### Exercise aim
Everything from the line holding "What is the measure" through the last line below must be repeated exactly, and nothing else.

### Exercise inputs
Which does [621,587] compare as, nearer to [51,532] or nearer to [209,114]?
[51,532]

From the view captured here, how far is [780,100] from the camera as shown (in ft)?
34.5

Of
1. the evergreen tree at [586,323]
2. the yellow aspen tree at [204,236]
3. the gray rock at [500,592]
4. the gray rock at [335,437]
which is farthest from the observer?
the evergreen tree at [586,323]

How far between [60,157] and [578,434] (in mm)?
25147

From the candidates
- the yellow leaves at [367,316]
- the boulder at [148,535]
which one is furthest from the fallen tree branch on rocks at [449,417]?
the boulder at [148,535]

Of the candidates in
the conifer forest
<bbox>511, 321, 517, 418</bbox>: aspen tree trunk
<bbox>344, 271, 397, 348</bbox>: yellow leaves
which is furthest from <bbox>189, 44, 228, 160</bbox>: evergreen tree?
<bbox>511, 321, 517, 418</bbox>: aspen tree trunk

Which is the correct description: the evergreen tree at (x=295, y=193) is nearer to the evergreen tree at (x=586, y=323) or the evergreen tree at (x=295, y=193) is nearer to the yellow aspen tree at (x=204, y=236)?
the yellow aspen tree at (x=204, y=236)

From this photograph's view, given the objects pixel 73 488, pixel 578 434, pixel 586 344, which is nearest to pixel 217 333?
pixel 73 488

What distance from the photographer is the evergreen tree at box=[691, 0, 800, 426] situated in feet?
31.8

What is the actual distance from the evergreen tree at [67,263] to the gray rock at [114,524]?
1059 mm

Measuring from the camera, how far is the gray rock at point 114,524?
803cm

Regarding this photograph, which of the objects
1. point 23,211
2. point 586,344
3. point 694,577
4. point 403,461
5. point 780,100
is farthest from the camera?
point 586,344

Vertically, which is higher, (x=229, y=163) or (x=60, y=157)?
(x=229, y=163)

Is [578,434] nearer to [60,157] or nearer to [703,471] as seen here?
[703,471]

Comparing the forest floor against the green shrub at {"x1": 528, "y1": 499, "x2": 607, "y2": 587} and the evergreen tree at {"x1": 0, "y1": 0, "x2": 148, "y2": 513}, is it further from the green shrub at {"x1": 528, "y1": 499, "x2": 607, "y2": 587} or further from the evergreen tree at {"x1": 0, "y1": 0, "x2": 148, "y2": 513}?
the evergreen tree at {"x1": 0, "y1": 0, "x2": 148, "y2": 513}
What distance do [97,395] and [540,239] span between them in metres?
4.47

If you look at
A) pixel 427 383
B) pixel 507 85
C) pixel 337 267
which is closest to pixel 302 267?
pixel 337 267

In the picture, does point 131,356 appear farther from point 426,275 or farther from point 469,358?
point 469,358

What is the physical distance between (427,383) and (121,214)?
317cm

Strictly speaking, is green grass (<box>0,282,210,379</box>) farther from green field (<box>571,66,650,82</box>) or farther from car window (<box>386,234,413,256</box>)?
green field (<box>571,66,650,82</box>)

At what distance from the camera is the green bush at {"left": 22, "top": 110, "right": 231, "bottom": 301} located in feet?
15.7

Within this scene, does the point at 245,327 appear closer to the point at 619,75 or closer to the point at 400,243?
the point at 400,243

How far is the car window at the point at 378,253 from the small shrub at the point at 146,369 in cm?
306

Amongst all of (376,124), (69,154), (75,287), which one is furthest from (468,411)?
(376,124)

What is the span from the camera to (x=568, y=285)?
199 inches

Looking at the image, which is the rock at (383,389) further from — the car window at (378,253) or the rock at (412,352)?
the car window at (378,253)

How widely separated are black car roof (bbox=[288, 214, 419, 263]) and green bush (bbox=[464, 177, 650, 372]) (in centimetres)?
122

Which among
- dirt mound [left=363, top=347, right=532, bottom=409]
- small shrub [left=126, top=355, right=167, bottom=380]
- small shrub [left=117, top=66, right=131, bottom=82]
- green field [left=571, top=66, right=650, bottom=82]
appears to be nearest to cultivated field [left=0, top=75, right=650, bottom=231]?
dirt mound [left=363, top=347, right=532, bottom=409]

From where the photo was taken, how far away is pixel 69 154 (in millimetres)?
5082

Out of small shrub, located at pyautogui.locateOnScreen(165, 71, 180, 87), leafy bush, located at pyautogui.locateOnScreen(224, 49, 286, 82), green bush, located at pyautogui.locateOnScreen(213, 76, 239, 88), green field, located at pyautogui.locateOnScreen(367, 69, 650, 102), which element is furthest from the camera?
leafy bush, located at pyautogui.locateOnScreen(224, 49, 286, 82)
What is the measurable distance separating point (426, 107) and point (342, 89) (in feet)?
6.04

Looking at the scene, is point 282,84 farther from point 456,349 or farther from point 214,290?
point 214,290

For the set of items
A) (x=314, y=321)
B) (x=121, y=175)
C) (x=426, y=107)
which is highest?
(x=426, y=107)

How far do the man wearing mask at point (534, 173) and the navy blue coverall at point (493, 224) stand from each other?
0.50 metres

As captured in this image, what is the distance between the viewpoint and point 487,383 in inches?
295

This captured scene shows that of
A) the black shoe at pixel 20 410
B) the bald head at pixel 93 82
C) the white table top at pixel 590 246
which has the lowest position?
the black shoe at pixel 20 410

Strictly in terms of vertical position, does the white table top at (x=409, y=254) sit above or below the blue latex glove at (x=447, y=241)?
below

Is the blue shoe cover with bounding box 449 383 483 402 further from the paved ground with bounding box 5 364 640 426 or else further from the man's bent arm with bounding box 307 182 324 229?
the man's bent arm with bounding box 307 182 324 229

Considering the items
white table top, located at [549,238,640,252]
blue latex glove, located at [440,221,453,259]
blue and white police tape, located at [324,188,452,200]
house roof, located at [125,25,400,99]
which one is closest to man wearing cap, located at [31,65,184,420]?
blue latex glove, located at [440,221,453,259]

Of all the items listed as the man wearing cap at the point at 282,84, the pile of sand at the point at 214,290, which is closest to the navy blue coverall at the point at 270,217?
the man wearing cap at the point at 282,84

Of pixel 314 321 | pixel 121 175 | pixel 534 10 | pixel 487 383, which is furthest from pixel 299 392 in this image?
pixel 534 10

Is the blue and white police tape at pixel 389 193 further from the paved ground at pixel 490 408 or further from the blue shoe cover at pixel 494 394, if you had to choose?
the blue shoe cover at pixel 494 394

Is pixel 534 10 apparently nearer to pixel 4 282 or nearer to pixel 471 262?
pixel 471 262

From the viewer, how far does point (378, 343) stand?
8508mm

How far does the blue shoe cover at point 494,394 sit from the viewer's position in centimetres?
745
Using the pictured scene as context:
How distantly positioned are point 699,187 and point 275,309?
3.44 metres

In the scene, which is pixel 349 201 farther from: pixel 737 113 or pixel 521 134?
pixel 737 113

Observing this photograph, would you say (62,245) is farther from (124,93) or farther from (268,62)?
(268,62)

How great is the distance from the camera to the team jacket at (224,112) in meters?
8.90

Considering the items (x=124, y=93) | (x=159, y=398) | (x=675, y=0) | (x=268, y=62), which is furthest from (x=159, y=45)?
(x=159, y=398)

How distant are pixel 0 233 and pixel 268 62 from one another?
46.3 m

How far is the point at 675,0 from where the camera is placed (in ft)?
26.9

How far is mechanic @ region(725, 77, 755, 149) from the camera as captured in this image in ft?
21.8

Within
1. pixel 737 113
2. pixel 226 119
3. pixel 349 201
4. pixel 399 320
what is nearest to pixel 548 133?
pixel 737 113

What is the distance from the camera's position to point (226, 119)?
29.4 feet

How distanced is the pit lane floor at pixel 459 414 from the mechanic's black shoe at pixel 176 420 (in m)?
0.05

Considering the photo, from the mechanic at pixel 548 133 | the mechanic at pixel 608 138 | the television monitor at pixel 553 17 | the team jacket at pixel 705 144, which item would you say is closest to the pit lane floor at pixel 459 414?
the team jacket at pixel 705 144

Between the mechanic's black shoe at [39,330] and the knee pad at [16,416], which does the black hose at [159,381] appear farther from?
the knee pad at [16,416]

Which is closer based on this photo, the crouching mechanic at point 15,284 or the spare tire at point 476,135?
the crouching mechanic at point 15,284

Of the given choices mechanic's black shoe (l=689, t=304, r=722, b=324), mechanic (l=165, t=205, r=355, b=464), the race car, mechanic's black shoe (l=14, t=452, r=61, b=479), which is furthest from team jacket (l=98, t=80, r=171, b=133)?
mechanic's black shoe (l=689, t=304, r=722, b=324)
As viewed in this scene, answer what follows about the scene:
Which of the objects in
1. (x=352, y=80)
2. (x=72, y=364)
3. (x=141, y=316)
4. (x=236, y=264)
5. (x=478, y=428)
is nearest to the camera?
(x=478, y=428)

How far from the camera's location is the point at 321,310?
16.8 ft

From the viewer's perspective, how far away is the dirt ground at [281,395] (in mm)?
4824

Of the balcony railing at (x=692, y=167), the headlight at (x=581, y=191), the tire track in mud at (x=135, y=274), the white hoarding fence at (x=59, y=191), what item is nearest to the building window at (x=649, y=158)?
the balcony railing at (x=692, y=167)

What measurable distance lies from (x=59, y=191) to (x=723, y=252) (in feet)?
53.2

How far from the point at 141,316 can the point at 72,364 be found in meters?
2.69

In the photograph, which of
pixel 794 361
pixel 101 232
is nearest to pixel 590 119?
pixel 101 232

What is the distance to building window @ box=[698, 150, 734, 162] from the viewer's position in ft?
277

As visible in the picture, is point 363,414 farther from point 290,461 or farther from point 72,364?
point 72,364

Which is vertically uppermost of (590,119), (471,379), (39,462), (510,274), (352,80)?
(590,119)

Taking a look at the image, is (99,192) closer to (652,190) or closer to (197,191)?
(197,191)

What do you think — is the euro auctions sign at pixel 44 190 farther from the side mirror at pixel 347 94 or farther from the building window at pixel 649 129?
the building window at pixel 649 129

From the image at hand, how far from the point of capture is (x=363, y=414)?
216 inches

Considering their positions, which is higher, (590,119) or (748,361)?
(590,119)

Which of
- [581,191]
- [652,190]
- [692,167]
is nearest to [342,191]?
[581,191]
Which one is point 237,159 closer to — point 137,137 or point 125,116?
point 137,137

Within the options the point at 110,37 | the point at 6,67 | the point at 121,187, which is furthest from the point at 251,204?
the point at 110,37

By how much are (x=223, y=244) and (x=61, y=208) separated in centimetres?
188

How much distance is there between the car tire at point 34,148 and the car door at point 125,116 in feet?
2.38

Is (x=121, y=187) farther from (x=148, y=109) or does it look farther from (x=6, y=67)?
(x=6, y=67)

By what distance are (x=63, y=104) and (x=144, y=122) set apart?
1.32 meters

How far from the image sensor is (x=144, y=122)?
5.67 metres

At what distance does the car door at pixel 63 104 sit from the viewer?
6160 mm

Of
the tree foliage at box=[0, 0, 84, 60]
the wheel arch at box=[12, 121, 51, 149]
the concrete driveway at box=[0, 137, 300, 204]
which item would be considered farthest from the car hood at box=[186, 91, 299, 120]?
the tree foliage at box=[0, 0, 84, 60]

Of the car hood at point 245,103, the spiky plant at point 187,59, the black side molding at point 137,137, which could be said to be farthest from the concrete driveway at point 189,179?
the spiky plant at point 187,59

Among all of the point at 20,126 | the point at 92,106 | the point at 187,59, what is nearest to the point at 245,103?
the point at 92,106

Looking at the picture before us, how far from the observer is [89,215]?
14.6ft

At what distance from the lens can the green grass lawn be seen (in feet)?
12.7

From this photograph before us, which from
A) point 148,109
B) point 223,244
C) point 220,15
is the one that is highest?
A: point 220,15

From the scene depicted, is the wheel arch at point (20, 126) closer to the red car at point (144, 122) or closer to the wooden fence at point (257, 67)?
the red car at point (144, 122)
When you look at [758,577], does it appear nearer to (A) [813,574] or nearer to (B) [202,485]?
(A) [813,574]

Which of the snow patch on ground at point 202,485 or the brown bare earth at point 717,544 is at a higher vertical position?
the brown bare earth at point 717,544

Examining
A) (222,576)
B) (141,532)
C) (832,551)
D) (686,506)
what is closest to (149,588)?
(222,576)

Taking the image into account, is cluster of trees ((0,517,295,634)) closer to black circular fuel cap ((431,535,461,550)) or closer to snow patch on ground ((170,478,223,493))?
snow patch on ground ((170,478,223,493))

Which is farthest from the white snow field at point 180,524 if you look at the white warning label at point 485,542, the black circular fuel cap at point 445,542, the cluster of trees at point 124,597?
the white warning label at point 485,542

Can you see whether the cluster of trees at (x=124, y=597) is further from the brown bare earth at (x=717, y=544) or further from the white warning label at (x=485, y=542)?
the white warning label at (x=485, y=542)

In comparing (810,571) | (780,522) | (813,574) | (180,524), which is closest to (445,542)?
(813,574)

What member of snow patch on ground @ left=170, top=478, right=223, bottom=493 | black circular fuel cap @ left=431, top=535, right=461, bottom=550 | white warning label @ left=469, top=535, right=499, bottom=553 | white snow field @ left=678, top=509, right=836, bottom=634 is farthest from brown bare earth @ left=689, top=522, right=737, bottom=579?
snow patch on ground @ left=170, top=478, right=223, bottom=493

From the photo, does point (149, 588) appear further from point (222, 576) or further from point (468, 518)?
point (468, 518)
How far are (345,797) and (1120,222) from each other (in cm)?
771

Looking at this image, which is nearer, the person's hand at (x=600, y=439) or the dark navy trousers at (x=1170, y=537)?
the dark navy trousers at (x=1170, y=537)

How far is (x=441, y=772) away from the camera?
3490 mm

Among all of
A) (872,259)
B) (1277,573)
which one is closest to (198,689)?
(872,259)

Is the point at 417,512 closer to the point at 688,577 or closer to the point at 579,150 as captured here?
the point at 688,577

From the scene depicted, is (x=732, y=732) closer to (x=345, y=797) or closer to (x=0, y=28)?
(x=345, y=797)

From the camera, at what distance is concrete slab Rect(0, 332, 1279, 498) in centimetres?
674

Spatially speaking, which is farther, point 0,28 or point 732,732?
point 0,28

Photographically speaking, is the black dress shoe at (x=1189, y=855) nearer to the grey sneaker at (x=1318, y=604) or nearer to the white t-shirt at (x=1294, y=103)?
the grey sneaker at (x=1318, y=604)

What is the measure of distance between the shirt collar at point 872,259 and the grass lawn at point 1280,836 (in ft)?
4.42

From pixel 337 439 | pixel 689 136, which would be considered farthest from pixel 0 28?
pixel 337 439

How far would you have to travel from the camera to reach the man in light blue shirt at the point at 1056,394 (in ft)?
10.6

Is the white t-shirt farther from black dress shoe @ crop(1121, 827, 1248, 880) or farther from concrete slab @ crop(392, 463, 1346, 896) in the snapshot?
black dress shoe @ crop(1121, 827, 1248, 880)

### Result of the exercise
What is the measure of distance between the shirt collar at point 872,259 and the grass lawn at point 1280,836 (in ft)?
4.42

From pixel 337 439 | pixel 689 136, which would be considered farthest from pixel 0 28?
pixel 337 439

How far would you have to travel from the camera to reach the man in light blue shirt at the point at 1056,394 (in ft)?
10.6

Is the white t-shirt farther from black dress shoe @ crop(1121, 827, 1248, 880) or farther from concrete slab @ crop(392, 463, 1346, 896) in the snapshot?
black dress shoe @ crop(1121, 827, 1248, 880)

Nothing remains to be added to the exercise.